Il Premio Anna Taddei, rivolto alle progettiste che operano nel mondo dell’architettura contemporanea, è bandito con cadenza biennale dall'Ordine e dalla Fondazione degli Architetti di Modena in ricordo di Anna Taddei, vicepresidente dell’Ordine dal 2005 al 2013, anno della sua prematura scomparsa. Sponsorizzato dalla Fondazione IRIS Ceramica Group, il contest è giunto alla seconda edizione.
La giuria è composta da: Anna Allesina, presidente e ideatrice del premio, Lorenzo Ferrari, segretario, Barbara Camocini, professoressa al Politecnico di Milano, Tiziana Campus, vicepresidente del CNAPPC (Consiglio Nazionale Architetti Pianificatori e Conservatori), Paolo Deganello, progettista, co-fondatore di Archizoom e professore di disegno industriale, e Nicola Leonardi, direttore di THE PLAN.
Dopo aver visionato le opere realizzate da 40 partecipanti provenienti da tutta Italia, la giuria ha selezionato cinque professioniste, che sono state premiate durante l’evento tenutosi lo scorso novembre al Palazzo dei Pio a Carpi.

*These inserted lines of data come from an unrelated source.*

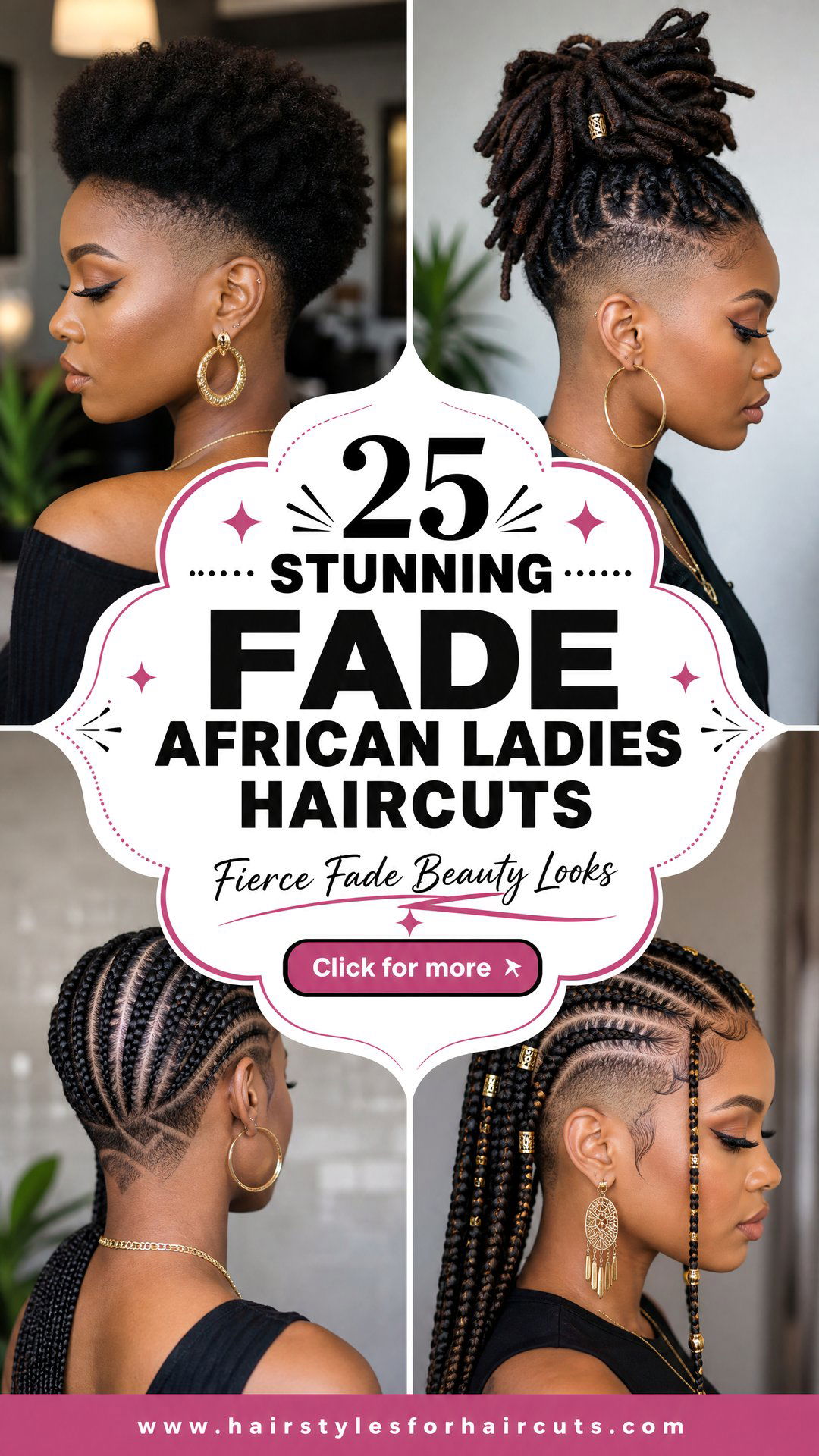 25 Stunning Fade African Ladies Haircuts to Try - 25 Stunning Fade African Ladies Haircuts to Try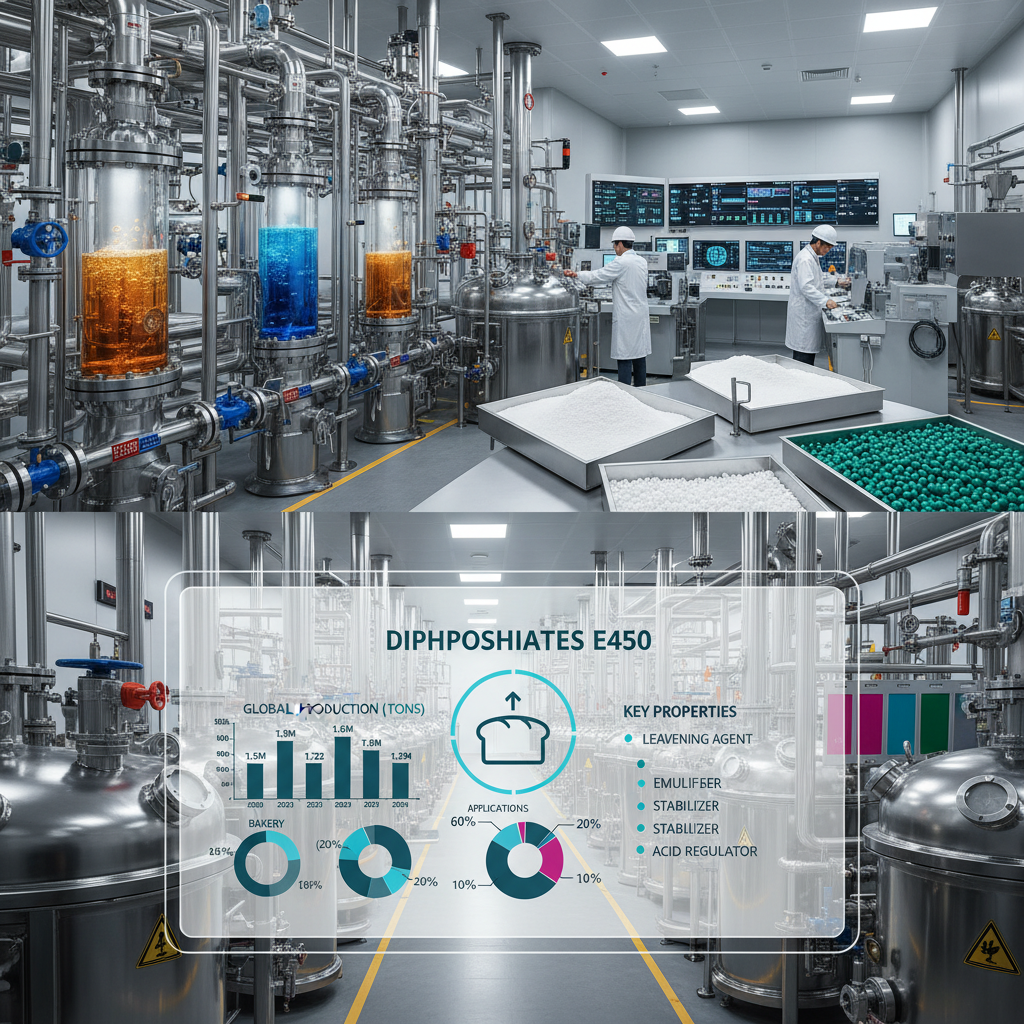 Understanding Raising Agent E450 Properties Applications and Safety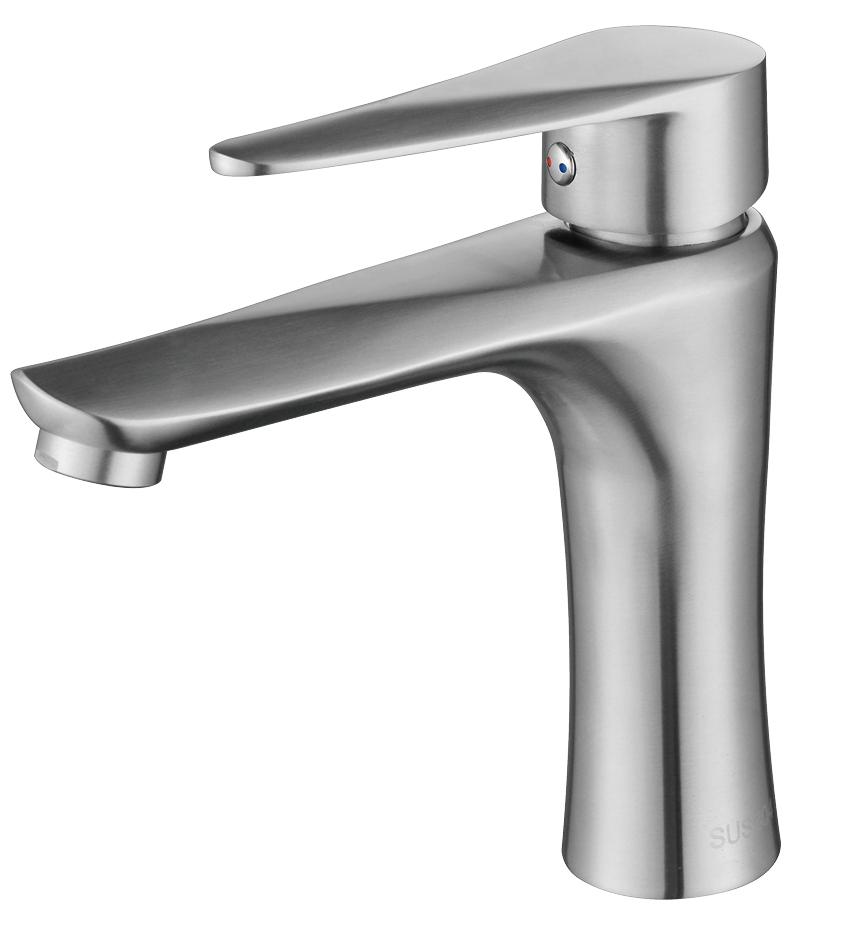 Смеситель для раковины ПСМ-Профсан Steel PSM-300-5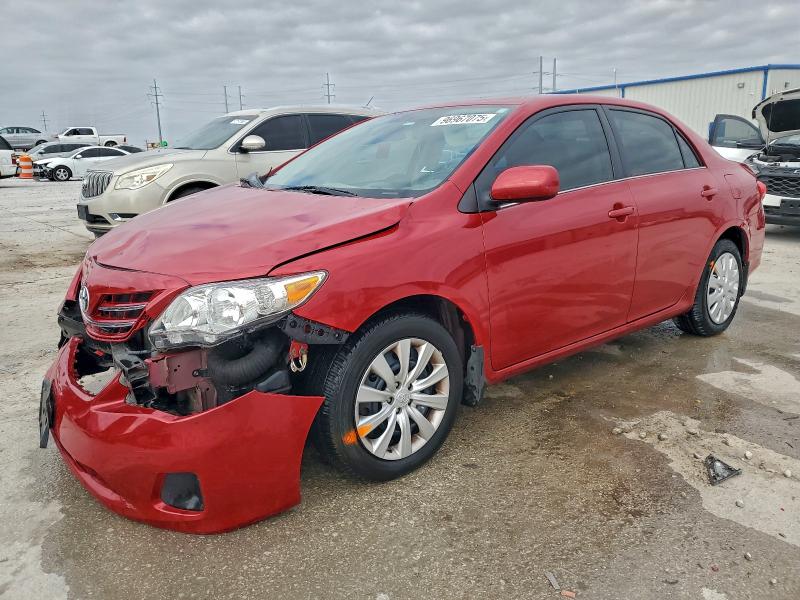 TOYOTA COROLLA BA 2013 with VIN 5YFBU4EE5DP162923 - Photo from auction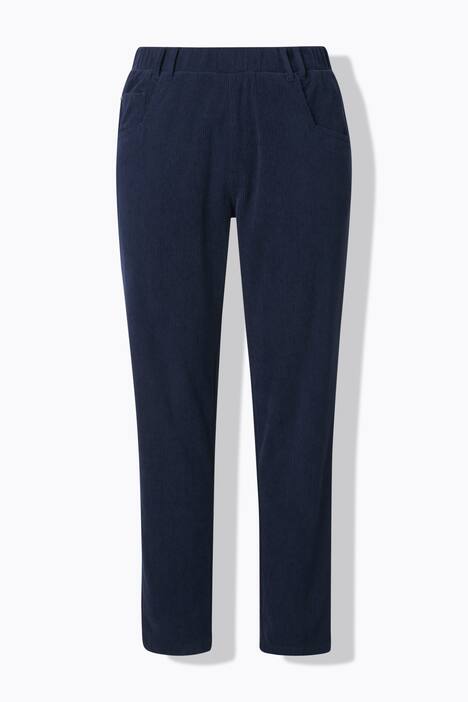 Mom-Style Corduroy Pants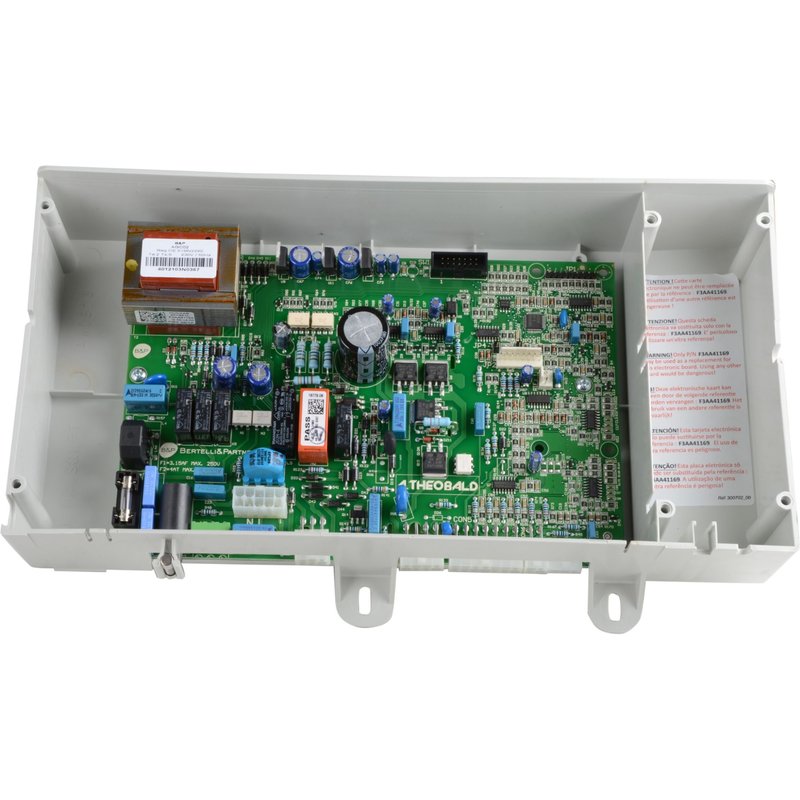 Boitier Électronique Cd25/32/45+20 10.35 - Frisquet : F3aa41169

L'arazzo Mirta realizzato da Elena Trevisan, ha dichiarato la giuria, «è stato considerato dalla commissione quello che maggiormente ha risposto agli obiettivi del bando, promuovendo un approccio serio e preciso al progetto di design come messaggero di contenuti e veicolo di cambiamento». Un'opera da cui emerge «la cura dei particolari mai casuali poiché parte essenziale di una narrazione che punta all’eguaglianza di genere».
Seconda classificata l’architetta Maura Caturano di StudioMaan, il cui progetto degli allestimenti interni del Platanos Exotic Bar a Napoli «ha suscitato l’interesse della commissione per il coraggioso utilizzo del "figurativo naturalistico"».
Terza classificata l’architetta Francesca Perani, con il progetto di ristrutturazione e interior design UrbanCabin, il rifugio urbano dal sapore persiano realizzato ad Albino, nel territorio di Bergamo, espressione di «un l'incontro compiaciuto di due identità culturali».
La giuria ha inoltre assegnato due menzioni speciali ex aequo a Elisa Burnazzi dello studio Burnazzi Feltrin Architetti per il progetto dell'Appartamento TB a Vigo di Ton, in provincia di Trento, e a Elena Silvestri dello Studio Tecnico Silvestri per il suo progetto di ampliamento dei Musei del Duomo di Modena.